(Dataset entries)
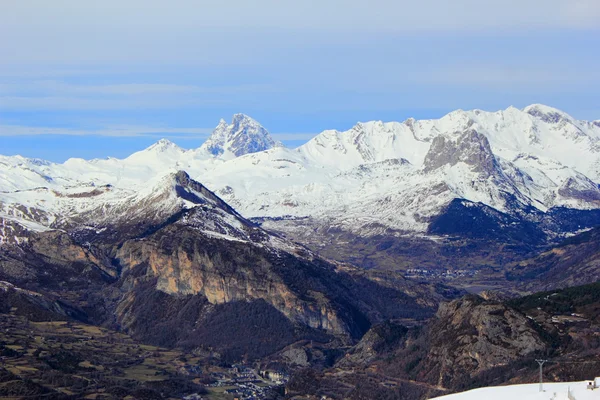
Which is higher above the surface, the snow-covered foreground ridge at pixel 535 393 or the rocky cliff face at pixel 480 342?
the rocky cliff face at pixel 480 342

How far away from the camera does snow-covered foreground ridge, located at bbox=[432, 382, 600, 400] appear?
246 ft

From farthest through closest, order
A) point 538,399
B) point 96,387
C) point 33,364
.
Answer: point 33,364 → point 96,387 → point 538,399

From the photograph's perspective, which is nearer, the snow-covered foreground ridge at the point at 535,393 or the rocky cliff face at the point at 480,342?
the snow-covered foreground ridge at the point at 535,393

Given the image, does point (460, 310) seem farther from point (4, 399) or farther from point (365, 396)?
point (4, 399)

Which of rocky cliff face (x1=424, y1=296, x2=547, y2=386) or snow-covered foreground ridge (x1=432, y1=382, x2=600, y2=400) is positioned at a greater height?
rocky cliff face (x1=424, y1=296, x2=547, y2=386)

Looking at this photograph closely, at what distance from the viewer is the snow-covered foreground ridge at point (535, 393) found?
75119 millimetres

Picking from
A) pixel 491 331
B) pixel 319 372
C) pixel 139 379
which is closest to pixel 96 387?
pixel 139 379

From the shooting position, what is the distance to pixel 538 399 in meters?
76.9

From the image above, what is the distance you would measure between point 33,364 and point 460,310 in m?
79.5

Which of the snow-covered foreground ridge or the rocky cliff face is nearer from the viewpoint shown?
the snow-covered foreground ridge

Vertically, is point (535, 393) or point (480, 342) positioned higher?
point (480, 342)

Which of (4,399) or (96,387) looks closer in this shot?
(4,399)

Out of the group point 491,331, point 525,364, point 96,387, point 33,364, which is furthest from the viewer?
point 33,364

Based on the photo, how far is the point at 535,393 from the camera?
80062 mm
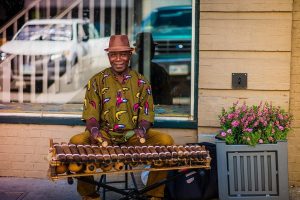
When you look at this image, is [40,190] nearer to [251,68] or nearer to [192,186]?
[192,186]

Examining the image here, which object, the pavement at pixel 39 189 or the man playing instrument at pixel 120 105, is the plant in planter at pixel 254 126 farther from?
the pavement at pixel 39 189

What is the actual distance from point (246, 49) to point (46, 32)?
10.2ft

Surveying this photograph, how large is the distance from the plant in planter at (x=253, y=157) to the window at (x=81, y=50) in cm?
171

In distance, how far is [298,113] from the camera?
571 centimetres

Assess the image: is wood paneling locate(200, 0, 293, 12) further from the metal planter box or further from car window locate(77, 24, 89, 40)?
car window locate(77, 24, 89, 40)

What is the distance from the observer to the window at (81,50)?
711 cm

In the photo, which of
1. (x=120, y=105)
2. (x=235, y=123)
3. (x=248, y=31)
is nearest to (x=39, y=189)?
(x=120, y=105)

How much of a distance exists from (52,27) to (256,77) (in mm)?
3203

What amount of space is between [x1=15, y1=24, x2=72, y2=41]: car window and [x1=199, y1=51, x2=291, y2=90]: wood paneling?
8.92ft

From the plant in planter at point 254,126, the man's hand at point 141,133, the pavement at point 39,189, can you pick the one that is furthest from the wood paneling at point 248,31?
the pavement at point 39,189

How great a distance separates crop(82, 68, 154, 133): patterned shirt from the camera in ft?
16.5

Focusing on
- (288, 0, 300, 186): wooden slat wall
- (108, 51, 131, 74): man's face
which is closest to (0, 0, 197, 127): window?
(288, 0, 300, 186): wooden slat wall

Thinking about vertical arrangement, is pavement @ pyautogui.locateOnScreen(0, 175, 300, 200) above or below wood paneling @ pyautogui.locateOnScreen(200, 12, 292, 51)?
below

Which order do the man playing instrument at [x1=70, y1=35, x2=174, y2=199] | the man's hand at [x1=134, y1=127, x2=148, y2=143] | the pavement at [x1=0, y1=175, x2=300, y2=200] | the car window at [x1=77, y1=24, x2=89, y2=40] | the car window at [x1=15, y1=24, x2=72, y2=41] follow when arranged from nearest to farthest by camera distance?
1. the man's hand at [x1=134, y1=127, x2=148, y2=143]
2. the man playing instrument at [x1=70, y1=35, x2=174, y2=199]
3. the pavement at [x1=0, y1=175, x2=300, y2=200]
4. the car window at [x1=15, y1=24, x2=72, y2=41]
5. the car window at [x1=77, y1=24, x2=89, y2=40]
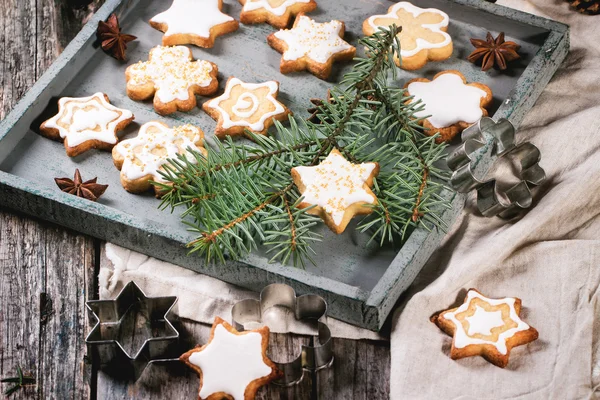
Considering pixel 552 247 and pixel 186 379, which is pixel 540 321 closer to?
pixel 552 247

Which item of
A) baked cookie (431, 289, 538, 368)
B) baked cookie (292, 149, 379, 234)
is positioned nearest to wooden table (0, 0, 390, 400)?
baked cookie (431, 289, 538, 368)

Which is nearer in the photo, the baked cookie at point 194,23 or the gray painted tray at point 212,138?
the gray painted tray at point 212,138

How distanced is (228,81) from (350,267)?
669 mm

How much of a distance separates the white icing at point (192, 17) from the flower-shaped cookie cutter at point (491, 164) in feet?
2.73

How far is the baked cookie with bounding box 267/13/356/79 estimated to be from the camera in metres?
2.85

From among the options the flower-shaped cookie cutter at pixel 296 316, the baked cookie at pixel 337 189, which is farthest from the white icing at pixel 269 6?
the flower-shaped cookie cutter at pixel 296 316

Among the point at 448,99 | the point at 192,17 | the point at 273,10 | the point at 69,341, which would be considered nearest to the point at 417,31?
the point at 448,99

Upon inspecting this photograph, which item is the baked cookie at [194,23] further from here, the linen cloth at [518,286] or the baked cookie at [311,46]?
the linen cloth at [518,286]

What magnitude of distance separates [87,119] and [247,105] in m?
0.42

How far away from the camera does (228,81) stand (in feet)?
9.24

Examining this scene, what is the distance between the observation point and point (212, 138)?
276 centimetres

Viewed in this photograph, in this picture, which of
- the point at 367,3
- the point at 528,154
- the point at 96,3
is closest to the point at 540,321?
the point at 528,154

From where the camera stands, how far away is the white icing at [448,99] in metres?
2.70

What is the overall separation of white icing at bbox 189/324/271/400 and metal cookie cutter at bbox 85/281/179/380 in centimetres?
9
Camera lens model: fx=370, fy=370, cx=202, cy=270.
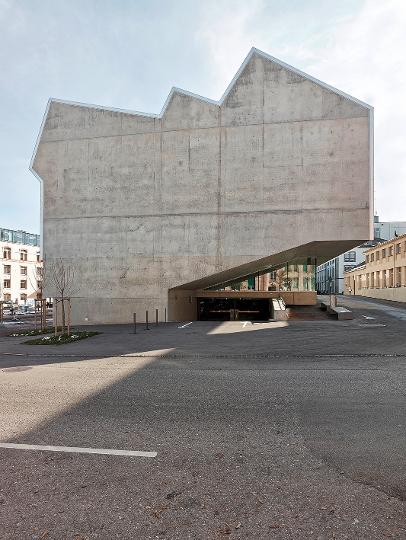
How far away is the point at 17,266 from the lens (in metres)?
80.4

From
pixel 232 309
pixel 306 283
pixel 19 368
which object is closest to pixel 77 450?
pixel 19 368

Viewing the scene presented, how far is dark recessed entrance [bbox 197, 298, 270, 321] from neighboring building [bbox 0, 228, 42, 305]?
51.2 m

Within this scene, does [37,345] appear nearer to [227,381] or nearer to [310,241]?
[227,381]

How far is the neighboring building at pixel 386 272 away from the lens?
4181 cm

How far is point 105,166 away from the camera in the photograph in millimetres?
25109

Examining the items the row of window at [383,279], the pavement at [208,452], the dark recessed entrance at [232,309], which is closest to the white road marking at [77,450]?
the pavement at [208,452]

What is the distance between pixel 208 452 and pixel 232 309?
33114 millimetres

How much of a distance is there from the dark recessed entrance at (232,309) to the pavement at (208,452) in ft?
83.6

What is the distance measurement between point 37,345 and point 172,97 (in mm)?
17287

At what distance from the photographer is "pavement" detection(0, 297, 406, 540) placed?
11.2 ft

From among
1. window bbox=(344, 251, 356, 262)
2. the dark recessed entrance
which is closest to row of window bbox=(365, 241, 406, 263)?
the dark recessed entrance

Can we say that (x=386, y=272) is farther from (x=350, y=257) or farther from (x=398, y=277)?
(x=350, y=257)

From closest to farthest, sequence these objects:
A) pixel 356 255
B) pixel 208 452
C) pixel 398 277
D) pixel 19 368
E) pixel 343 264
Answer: pixel 208 452 < pixel 19 368 < pixel 398 277 < pixel 356 255 < pixel 343 264

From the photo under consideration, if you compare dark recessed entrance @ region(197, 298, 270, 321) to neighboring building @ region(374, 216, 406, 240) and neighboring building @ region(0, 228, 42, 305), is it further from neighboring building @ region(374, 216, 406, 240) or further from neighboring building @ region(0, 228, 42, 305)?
neighboring building @ region(374, 216, 406, 240)
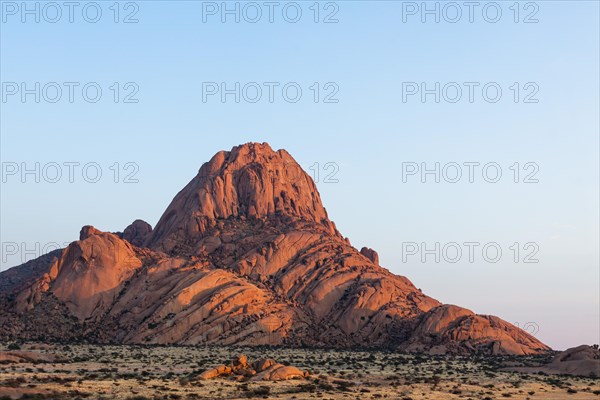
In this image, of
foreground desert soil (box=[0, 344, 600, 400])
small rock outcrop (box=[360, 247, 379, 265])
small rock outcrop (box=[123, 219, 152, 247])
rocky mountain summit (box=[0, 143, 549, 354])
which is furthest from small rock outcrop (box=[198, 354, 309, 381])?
small rock outcrop (box=[123, 219, 152, 247])

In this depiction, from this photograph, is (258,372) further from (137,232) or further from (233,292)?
(137,232)

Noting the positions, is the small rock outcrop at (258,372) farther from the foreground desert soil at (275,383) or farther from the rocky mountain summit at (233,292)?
the rocky mountain summit at (233,292)

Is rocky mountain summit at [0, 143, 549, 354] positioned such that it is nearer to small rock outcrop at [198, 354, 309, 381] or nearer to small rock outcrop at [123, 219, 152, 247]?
small rock outcrop at [123, 219, 152, 247]

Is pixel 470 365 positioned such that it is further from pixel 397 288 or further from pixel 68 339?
pixel 68 339

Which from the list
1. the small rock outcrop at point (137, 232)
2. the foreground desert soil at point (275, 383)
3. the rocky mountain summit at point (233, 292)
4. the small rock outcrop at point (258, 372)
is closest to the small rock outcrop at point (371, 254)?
the rocky mountain summit at point (233, 292)

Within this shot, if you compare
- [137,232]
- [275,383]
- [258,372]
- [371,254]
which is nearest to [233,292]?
[371,254]

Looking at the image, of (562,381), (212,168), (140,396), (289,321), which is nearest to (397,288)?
(289,321)
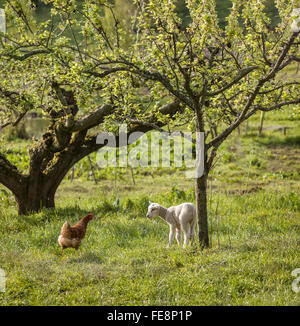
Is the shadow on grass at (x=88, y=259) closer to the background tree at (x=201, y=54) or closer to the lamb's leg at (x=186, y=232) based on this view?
the lamb's leg at (x=186, y=232)

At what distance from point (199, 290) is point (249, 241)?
204 cm

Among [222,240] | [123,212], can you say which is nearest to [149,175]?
[123,212]

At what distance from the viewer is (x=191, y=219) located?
6.91 metres

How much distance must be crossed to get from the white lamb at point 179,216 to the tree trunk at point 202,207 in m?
0.14

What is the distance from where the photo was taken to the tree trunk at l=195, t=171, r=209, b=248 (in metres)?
6.70

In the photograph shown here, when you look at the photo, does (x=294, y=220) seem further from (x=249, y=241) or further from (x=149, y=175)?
(x=149, y=175)

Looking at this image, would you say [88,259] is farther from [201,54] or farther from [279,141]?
[279,141]

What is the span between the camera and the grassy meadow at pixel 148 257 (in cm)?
547

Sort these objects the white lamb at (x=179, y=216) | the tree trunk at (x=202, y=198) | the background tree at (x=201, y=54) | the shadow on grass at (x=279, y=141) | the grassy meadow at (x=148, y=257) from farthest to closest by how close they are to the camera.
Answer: the shadow on grass at (x=279, y=141), the white lamb at (x=179, y=216), the tree trunk at (x=202, y=198), the background tree at (x=201, y=54), the grassy meadow at (x=148, y=257)

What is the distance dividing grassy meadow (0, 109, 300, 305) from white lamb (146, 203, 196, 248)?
254 mm

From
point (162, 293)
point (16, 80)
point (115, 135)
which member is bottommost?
point (162, 293)

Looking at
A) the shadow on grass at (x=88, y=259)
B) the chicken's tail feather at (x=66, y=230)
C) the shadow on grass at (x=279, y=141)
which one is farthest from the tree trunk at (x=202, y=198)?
the shadow on grass at (x=279, y=141)

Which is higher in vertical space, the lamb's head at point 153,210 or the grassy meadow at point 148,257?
the lamb's head at point 153,210

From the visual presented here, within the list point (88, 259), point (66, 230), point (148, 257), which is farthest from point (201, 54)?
point (88, 259)
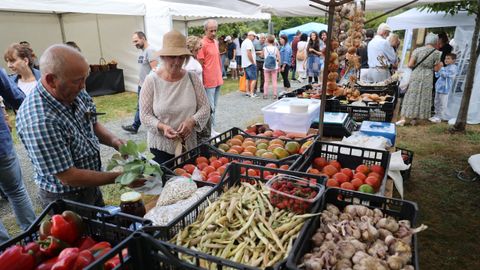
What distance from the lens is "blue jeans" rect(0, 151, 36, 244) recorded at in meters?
2.75

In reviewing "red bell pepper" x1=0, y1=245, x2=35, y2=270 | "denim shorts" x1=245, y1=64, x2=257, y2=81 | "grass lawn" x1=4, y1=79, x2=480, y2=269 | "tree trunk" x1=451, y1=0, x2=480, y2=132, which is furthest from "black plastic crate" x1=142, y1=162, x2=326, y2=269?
"denim shorts" x1=245, y1=64, x2=257, y2=81

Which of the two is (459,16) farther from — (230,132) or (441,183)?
(230,132)

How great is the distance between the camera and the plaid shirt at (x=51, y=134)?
163 cm

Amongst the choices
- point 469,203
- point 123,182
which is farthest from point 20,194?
point 469,203

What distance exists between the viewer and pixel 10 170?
9.24 feet

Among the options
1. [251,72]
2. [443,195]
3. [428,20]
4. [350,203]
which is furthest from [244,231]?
[428,20]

- _Aim of the exercise_:
Copy the listing word for word from its start through the line containing "Answer: point 33,364", including that line, and omit the pictures.

- _Task result_:
Which is higher above the surface, the snow-covered foreground ridge at pixel 535 393 or the rocky cliff face at pixel 480 342?
the rocky cliff face at pixel 480 342

How far away from the camera does snow-covered foreground ridge, located at bbox=[432, 382, 600, 400] appear?
246 ft

From farthest through closest, order
A) point 538,399
B) point 96,387
C) point 33,364
.
Answer: point 33,364 → point 96,387 → point 538,399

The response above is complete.